明清朱泥壺的發展歷程與署款文化(下) (1)
——2001中國宜興國際陶藝研討會論文
作者/黃健亮
達官顯貴對紫砂器的熱衷追求
至于在工夫茶區,紫泥壺與朱泥壺這兩支系出同源的佳器,彼此之間的競逐又是如何?從閩南一地歷來出土的田野經驗看來:自明萬歷起至清初應是以紫泥壺為主力,至清中期漸漸淡出;而朱泥壺則自清初漸增,過清中期以后達到全盛,并延續到二十世紀初。兩者交叉重疊區隱約出現在清初至清中時期。就容量上的比較,兩者皆大致吻合:清初大于清中,清中又大于清末的遞小趨勢。

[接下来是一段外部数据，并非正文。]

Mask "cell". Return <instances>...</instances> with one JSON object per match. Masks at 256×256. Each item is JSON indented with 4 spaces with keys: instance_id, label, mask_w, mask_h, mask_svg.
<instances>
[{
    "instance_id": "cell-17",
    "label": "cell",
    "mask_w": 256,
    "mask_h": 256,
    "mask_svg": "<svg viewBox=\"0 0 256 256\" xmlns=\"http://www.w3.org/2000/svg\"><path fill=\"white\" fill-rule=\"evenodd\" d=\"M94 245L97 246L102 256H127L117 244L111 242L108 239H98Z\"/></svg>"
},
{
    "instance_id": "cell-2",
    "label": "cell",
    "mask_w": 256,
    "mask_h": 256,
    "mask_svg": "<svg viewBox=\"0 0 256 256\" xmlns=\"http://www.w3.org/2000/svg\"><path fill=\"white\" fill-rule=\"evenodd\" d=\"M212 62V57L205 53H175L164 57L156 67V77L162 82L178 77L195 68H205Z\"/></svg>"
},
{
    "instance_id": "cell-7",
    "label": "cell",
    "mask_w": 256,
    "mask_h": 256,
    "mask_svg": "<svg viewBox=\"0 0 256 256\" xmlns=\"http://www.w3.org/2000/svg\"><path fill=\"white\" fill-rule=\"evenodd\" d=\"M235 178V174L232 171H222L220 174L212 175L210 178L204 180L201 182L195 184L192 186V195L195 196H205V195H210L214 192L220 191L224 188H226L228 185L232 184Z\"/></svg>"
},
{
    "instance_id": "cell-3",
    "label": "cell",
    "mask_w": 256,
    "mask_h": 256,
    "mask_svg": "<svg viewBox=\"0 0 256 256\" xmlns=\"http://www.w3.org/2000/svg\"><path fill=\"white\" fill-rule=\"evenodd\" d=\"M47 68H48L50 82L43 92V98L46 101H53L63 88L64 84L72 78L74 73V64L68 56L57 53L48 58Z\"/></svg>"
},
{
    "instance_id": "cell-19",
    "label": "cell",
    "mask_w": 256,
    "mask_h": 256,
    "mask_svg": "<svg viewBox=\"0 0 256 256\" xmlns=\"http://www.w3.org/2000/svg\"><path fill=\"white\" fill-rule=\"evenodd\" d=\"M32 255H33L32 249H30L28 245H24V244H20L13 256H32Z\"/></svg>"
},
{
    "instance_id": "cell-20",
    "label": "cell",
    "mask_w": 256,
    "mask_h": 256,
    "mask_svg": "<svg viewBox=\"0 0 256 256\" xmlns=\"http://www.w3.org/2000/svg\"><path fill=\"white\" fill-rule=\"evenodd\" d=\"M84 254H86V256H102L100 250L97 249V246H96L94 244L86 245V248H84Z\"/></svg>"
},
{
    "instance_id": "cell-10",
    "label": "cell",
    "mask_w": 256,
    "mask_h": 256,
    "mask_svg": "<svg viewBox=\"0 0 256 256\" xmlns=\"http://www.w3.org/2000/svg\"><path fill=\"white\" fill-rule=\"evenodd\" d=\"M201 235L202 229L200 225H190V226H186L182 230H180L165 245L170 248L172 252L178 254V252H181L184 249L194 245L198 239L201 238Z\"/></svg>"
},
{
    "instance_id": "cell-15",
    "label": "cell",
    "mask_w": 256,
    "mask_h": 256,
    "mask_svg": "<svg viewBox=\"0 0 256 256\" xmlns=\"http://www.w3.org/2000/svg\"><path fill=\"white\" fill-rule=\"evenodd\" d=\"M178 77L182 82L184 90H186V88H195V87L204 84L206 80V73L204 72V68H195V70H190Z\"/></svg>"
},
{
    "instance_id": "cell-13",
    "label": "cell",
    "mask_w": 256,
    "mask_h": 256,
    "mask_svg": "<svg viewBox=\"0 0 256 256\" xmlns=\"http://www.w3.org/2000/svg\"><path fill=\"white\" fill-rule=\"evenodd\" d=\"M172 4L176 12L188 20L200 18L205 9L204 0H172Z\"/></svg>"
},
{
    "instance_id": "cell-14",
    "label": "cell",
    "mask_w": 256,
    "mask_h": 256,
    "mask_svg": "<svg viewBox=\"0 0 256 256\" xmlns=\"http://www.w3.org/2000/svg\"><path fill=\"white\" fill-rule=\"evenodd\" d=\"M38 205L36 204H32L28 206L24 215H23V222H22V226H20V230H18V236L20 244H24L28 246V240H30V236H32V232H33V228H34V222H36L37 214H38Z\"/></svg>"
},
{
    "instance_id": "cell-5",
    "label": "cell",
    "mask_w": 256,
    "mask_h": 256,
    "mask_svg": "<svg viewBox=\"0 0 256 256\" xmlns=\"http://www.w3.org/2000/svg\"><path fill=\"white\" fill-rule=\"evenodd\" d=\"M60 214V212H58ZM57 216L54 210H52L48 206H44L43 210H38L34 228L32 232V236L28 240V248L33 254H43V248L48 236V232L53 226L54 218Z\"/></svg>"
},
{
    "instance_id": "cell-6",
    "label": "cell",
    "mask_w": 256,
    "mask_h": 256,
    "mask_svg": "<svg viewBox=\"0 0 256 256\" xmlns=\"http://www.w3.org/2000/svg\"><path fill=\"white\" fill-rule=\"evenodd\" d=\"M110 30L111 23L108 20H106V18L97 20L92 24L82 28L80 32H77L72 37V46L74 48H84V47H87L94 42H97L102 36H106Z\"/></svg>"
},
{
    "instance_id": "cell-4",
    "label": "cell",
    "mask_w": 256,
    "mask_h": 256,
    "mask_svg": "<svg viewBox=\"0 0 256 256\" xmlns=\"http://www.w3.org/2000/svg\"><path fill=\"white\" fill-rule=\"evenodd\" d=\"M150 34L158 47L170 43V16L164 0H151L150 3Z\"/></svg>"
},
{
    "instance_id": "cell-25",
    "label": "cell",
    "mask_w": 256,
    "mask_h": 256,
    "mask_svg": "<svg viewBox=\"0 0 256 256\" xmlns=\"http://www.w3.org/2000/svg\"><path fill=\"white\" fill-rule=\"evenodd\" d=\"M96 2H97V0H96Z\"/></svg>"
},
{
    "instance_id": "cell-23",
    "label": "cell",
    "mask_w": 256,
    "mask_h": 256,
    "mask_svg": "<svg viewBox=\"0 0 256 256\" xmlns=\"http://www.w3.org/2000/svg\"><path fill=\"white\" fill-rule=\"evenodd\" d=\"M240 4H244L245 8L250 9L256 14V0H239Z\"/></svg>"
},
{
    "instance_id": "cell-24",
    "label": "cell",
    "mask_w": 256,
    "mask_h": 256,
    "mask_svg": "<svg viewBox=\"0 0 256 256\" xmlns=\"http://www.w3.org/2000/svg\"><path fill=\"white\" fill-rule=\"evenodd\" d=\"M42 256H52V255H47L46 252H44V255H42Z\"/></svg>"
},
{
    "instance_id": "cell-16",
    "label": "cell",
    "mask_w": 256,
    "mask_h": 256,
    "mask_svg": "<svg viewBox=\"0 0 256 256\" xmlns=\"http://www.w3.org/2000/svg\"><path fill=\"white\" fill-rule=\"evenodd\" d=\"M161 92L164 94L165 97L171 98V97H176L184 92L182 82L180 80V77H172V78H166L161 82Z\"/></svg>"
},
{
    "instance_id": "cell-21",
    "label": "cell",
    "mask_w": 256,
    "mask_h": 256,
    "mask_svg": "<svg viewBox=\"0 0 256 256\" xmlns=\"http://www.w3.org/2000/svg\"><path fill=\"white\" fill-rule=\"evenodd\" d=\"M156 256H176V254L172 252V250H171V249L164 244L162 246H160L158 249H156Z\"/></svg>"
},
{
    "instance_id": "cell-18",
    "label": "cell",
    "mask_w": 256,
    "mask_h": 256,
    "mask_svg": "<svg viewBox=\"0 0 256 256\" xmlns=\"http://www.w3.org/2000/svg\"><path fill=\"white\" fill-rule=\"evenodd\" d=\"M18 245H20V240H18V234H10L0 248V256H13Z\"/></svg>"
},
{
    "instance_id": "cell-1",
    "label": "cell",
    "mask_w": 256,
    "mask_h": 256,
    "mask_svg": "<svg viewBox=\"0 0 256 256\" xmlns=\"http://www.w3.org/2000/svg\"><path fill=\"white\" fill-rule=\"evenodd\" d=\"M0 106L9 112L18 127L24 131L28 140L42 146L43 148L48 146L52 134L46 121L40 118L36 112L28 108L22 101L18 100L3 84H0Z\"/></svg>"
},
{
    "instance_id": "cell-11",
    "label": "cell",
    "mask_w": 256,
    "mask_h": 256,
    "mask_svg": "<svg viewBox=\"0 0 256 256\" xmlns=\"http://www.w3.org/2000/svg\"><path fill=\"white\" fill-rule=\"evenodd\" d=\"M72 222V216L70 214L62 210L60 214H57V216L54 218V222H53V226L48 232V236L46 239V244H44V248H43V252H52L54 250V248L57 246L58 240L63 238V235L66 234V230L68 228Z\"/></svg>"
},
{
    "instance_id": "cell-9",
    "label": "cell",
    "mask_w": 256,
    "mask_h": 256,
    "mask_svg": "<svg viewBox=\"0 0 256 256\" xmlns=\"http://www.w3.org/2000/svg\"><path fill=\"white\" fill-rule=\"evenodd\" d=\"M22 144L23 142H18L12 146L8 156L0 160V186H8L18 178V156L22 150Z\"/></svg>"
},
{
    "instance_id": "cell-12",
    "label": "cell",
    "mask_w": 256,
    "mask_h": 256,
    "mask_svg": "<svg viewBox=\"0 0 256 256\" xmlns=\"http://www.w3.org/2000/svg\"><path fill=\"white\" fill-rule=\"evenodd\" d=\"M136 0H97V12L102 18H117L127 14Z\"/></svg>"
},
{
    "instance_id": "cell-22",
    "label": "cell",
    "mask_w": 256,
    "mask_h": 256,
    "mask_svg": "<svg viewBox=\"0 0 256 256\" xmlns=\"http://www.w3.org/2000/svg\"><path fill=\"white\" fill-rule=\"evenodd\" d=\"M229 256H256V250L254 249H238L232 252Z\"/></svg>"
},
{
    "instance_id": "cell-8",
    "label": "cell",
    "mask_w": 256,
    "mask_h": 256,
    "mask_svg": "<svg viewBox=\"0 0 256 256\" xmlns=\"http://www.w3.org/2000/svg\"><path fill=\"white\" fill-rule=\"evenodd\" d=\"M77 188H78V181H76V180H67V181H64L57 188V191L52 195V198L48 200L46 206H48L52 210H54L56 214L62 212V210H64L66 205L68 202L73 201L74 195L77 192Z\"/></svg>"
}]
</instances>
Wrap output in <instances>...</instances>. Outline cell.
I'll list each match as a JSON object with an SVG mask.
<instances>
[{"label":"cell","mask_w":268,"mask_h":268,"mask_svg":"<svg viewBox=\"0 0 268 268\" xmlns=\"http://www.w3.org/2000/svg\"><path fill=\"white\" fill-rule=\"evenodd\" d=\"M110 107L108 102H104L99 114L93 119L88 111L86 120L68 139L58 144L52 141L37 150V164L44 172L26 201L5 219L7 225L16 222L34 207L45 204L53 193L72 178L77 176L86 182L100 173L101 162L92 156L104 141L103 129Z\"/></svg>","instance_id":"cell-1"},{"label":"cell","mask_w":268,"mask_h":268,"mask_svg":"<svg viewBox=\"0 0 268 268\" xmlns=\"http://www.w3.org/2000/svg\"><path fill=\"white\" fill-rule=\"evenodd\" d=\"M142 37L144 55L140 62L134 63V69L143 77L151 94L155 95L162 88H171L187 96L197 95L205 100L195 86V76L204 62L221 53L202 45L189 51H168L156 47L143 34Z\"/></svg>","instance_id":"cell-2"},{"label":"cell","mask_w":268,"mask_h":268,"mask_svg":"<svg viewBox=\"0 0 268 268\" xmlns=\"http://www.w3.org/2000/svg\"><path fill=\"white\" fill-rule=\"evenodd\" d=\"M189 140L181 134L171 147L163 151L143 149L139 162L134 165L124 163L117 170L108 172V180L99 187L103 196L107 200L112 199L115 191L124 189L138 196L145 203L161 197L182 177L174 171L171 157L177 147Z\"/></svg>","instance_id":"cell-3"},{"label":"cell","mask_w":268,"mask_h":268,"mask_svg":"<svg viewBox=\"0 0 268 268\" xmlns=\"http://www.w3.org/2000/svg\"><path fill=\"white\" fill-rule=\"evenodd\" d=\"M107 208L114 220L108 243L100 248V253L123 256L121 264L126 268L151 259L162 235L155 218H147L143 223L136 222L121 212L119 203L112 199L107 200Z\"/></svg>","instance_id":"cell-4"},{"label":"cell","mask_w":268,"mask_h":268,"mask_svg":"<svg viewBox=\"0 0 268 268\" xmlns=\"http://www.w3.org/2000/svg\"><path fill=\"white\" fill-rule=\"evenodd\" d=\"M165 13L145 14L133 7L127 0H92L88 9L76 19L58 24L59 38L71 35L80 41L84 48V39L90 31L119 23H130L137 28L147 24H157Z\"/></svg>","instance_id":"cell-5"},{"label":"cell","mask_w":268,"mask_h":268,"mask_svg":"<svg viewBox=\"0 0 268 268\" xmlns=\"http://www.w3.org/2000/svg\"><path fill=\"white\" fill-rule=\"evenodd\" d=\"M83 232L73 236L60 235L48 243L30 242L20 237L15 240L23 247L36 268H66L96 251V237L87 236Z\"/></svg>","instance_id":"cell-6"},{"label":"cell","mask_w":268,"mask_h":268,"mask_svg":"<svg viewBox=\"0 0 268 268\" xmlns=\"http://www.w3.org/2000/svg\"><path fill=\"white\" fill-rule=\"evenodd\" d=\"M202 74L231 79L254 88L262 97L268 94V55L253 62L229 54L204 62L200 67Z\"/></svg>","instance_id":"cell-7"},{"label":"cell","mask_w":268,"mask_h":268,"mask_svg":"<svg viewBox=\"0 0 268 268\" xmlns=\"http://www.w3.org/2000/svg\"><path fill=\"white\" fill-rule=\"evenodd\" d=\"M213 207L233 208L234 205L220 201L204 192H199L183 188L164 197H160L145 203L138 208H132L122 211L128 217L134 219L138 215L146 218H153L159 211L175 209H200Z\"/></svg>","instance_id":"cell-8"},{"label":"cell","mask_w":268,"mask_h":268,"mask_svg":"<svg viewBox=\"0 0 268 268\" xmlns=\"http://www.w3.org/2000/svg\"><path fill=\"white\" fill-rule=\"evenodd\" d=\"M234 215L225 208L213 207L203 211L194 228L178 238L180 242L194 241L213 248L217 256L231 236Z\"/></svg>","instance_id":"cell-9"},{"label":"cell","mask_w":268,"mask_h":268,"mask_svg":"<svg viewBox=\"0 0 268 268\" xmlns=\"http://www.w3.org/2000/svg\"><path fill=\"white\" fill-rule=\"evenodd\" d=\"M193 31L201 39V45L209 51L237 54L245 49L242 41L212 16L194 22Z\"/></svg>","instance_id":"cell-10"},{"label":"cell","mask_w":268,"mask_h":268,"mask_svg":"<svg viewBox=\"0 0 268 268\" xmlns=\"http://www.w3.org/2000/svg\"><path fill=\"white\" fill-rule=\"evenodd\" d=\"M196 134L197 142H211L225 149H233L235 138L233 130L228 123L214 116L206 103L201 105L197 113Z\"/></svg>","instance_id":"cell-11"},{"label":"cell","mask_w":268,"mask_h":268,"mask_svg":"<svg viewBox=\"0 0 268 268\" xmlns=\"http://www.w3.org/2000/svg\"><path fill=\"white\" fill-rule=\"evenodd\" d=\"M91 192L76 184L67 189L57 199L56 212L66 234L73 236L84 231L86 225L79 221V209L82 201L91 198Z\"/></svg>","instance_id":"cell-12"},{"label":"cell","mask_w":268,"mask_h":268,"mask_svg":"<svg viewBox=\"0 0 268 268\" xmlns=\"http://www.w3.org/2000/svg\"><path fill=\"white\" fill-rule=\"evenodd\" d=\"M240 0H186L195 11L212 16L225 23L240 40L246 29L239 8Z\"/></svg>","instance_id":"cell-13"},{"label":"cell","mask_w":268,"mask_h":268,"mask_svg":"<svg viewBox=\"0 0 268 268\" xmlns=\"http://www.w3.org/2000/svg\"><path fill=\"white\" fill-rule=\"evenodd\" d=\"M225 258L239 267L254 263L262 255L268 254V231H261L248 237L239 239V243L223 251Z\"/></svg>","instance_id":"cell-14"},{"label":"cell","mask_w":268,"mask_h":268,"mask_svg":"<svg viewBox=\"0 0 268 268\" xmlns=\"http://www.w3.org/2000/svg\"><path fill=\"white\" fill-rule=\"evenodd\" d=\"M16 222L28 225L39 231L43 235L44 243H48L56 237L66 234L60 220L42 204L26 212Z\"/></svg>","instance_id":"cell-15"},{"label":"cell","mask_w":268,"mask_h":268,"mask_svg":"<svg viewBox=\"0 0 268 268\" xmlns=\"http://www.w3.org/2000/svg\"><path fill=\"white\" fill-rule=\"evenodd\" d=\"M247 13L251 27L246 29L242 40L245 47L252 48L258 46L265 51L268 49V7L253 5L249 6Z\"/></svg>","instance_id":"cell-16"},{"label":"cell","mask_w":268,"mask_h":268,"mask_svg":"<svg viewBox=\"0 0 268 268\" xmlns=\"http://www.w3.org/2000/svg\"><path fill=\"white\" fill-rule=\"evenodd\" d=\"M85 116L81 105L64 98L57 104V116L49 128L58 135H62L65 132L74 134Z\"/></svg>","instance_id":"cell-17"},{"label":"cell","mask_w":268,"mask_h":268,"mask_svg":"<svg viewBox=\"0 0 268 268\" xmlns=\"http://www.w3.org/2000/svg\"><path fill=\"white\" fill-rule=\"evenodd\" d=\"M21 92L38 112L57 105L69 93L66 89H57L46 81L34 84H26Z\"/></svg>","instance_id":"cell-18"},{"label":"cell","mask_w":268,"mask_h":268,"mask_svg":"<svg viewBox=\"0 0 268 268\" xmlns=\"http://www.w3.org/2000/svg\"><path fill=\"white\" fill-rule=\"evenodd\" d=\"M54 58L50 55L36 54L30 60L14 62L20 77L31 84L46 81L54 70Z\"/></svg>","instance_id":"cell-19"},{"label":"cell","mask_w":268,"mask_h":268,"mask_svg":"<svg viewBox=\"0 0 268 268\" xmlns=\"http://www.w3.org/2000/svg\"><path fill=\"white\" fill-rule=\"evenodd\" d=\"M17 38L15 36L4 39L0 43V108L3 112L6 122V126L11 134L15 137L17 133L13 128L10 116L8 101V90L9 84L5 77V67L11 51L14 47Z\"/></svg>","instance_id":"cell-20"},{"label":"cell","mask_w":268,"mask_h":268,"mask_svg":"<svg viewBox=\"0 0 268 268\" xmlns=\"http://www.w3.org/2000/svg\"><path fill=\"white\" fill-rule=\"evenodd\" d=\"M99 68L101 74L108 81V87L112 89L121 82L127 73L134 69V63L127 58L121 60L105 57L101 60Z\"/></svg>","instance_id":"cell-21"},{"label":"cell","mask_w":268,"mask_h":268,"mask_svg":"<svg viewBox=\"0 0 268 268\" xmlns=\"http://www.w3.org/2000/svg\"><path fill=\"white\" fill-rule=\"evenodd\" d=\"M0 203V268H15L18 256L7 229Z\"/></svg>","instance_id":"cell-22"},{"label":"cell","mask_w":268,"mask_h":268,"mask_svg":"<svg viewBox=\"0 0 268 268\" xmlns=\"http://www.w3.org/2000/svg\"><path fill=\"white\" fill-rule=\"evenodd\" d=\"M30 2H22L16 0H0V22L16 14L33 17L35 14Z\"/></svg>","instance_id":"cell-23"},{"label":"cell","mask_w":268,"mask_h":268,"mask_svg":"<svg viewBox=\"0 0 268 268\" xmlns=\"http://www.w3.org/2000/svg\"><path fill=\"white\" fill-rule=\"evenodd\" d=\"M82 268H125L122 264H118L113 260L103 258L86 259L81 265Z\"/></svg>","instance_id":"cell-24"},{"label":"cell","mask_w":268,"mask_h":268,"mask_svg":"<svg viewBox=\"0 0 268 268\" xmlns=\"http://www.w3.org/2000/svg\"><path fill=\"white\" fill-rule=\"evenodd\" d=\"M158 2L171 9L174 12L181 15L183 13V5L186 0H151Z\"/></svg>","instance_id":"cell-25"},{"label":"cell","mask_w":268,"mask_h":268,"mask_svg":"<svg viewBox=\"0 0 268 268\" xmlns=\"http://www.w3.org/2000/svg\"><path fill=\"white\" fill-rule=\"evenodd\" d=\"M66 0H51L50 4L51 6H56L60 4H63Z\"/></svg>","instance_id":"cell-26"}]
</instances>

在明清朱泥壺出土檔案中,最具代表的首推「陳鳴遠朱泥壺」的出土。1990年夏天,福建省漳浦縣,離大彬壺出土處不遠的南坑村有一古墓被盜掘。此墓為清干隆23年入土的藍國威墓。(藍氏為康熙60年貢生,歿于干隆年間。)在當地公安的追查下,盜墓者交出所獲文物,其中最具研究價值的首推底刻「丙午仲夏,鳴遠仿古」的朱泥壺(此壺亦經南博考古學家斷為鳴遠真跡標準器),此外尚有「若深珍藏」款青花小瓷杯四件,及錫罐一個,里面裝有題名「素心」的茶葉若干。這些器具都是工夫茶最講究的精品,不但說明了墓主飲茶的嗜好與品味,更具體記錄了雍干時期的茶俗風尚。特別值得探究的是:此壺所落的「鳴」、「遠」兩枚陽文篆字小章,采用上圓下方的印章格式,這與北京故宮博物院所藏的數件干隆皇帝御詩茶具上「干」為圓章,「隆」為方章的格式相同,兩者年代相近,款式相仿。這類上圓下方的二字章似乎是在雍干時期才開始出現的,同期并有「荊溪」、「邵旭茂制」等上圓下方印式。這種「右側題詩文,左側鈐圓方二章」的格例是否為陳鳴遠朱泥壺的標準格式?雖未可知,但顯然自干隆以后的歷代朱泥陶人常常援引此式,制作出如「時」「大彬」、「惠」「孟臣」等款識的朱泥壺。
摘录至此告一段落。